• **Task details**
Transcribe the stretch from "While the population" through "Mustang Look Like?" in the mustang article below.

• **Selection**
Mustangs are wild horses found in the Western United States. They are very hardy and surefooted, and because of these unique characteristics, they can easily navigate landscapes that other breeds may struggle with. Mustangs, therefore, make phenomenon trail riding partners.
Here is everything you need to know about mustang horses.
Table of Contents
The Origin and History of Mustang Horses
Mustangs originated from Spanish horses and were brought to the United States by European settlers. The word mustang is actually derived from ‘mesteno’, a Spanish word meaning wild or stray.
Over time, some of the mustangs escaped and others were sold or domesticated by the Native Americans. Those who escaped formed herds and lived in the wild, and as the country continued to develop, the horses were gradually pushed west.
Without controlled breeding, the mustang population in the wild started to grow considerably. But the number of settlers was also increasing, with the majority being ranchers who were constantly looking for land to graze cattle and other domestic animals.
The increasing population of mustangs, therefore, started becoming a problem. The arid lands could not support such a high number of grazing animals and a policy was established to start shooting mustangs.
In the early 1900s, the number of mustangs in the United States was close to 2 million. By 1930, this number had been halved. Today, only around 30, 000 mustangs are in existence.
In 1971, a law was passed to protect mustangs from being killed, hunted, and harassed, but this also resulted in the population growing again.
The Bureau of Land Management (BLM) had to come up with a quick solution to the exceedingly growing number of mustangs. Through their Adoption Incentive Program, which was then called Adopt A Horse program, they were able to round up and distribute excess mustangs to willing ranchers who gave them a good home.
While the population of wild horses is still growing, this program has helped keep the numbers in control, while preventing overgrazing in public rangelands.
How Does a Mustang Look Like?
The mustang, like most breeds, come in different coat colors and patterns. The most prominent solid colors include black, bay, gray, brown, chestnut, and palomino. Some mustangs have patterns on their coats, the most common being overo, appaloosa, and pinto. There are some with spotted patterns too.
Size and Shape
Mustangs closely resemble small warm-blooded horses and are usually 13 hands to 15 hands tall. They have a muscular body, with a well-defined, narrow chest. Their backs are short, with rounded hindquarters.

• **Supplied entries**
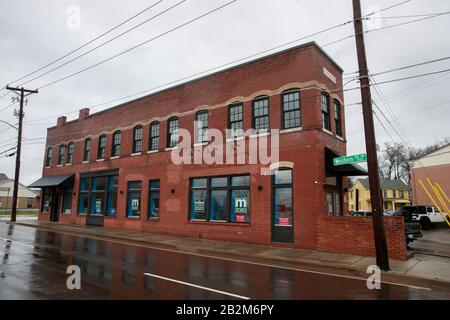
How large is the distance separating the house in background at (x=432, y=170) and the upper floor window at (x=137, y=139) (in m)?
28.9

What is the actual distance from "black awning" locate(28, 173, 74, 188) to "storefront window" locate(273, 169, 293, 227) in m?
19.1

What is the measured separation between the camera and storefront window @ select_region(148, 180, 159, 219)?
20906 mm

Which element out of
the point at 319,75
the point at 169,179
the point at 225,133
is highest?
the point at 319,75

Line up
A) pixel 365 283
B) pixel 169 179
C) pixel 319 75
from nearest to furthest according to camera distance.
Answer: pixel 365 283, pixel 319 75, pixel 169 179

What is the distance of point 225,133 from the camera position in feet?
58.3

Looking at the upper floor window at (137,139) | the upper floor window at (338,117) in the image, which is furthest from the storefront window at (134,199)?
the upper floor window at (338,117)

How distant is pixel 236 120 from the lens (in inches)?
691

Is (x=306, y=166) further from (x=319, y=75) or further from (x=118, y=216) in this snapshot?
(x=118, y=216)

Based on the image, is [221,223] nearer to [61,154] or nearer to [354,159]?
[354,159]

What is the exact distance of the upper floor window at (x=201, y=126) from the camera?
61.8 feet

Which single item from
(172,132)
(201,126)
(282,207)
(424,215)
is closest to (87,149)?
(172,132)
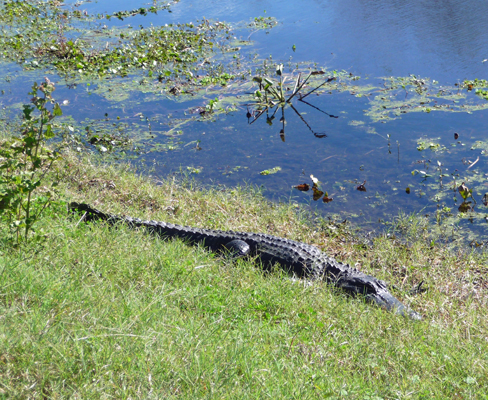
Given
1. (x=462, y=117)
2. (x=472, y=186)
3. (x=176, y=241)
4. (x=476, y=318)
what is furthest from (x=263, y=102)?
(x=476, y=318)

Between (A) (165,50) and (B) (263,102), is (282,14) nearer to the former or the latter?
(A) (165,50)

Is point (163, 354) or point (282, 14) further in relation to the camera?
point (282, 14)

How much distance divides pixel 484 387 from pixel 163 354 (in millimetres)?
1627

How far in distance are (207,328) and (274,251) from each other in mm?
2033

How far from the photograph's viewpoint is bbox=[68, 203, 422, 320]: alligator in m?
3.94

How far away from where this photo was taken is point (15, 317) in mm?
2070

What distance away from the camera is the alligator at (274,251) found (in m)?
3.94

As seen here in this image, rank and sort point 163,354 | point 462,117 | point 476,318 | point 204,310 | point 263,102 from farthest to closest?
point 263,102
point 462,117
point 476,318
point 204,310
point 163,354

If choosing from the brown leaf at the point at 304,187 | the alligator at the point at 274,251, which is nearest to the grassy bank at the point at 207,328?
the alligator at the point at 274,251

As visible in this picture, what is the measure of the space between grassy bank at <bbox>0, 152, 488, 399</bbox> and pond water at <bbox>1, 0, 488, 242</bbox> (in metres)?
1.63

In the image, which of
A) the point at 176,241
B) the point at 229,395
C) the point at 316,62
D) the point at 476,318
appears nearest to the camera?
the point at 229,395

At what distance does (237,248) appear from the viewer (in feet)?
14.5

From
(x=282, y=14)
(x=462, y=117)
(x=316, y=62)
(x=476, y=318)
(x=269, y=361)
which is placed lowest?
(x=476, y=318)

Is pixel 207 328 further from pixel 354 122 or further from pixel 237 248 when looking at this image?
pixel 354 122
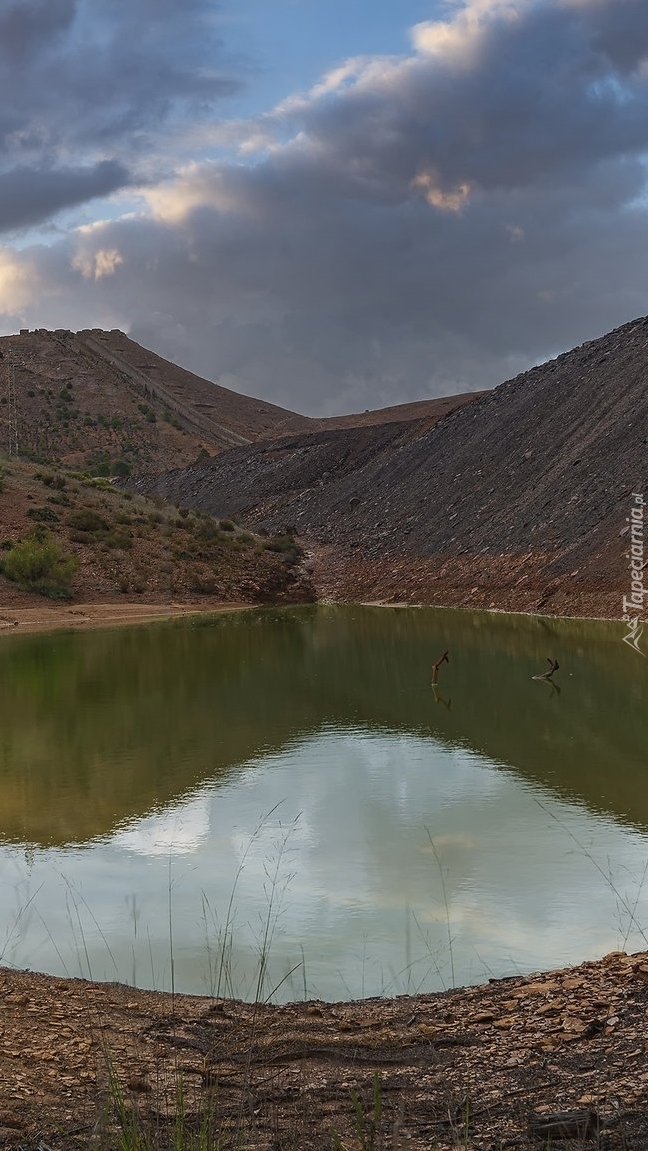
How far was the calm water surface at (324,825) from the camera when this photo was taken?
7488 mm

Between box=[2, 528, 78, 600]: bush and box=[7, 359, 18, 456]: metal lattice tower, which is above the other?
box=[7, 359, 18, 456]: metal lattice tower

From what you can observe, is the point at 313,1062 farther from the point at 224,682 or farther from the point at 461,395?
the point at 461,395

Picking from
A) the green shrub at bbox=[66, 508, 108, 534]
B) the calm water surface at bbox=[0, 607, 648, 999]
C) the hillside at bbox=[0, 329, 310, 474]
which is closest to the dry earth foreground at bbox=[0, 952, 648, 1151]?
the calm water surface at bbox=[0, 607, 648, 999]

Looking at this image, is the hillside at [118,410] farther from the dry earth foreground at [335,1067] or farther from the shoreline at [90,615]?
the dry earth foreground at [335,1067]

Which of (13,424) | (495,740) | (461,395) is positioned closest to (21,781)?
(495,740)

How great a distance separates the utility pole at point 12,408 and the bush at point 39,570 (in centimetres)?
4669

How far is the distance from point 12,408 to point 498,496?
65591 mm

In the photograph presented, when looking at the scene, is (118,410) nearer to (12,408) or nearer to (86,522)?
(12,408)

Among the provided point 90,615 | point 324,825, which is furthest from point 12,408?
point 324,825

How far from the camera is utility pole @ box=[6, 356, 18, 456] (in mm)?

• **Exercise answer**
While the population of wild horses is still growing, this program has helped keep the numbers in control, while preventing overgrazing in public rangelands.
How Does a Mustang Look Like?